For example, if you run the following program on a large file:
import qualified Data.ByteString.Lazy as BL
main = do
bigFile <- BL.readFile "ubuntu-14.04-desktop-amd64.iso"
print $ BL.length $ BL.filter (==0) bigFile -- takes a while
print $ BL.length $ BL.filter (==255) bigFile -- runs fast
the first computation will actually read the entire file into memory and it will be kept there for the second computation.
I guess this by itself isn't too convincing, since the operating system will also cache the file into memory, and it ends up being hard to tell the difference in timing between Haskell reading the file from the operating system cache for each computation and keeping it in memory across all computations. But, if you ran some heap profiling on this code, you'd discover that the first operation loads up the entire file into "pinned" bytestrings and that allocation stays constant through subsequent operations.
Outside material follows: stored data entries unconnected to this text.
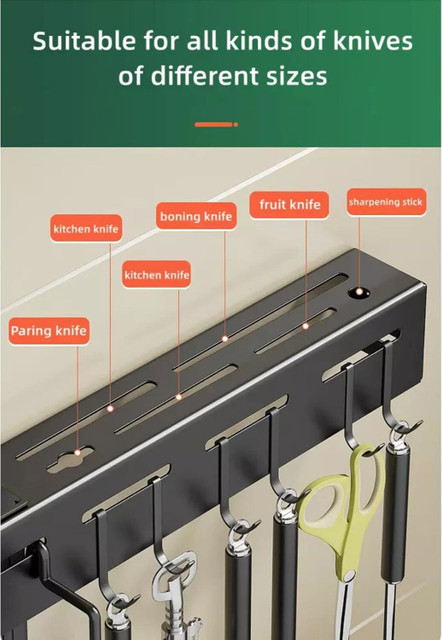 Suitable for all kinds of knives of different sizes

kitchen knife

boning knife

fruit knife

sharpening stick

kitchen knife

Paring knife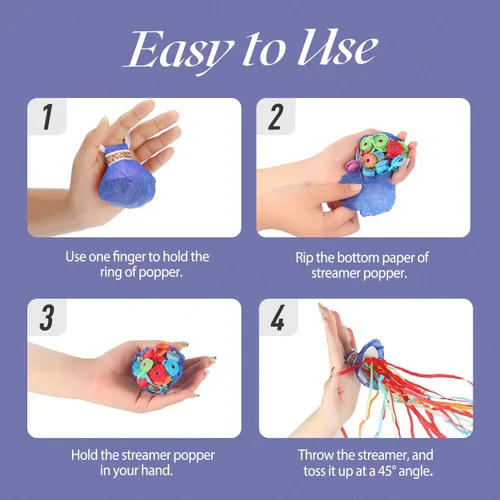 Easy to Use

1

Use one finger to hold the ring of popper.

2

Rip the bottom paper of streamer popper.

3

Hold the streamer popper in your hand.

4

Throw the streamer, and toss it up at a 45° angle.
If your concern is that you want the complete file to be read at the start, even if the first operation doesn't need to read it all, so that there are no subsequent delays as additional parts of the file are read, then your seq-based solution is probably fine. Alternatively, you can read the entire file as a strict bytestring and then convert it using fromStrict -- this operation is instantaneous and doesn't copy any data. (In contrast to toStrict, which is expensive and does copy data.) So this will work:
import qualified Data.ByteString as BS
import qualified Data.ByteString.Lazy as BL
main = do
-- read strict
bigFile <- BS.readFile "whatever.mov"
-- do strict and lazy operations
print $ strictOp bigFile
print $ lazyOp (BL.fromStrict bigFile)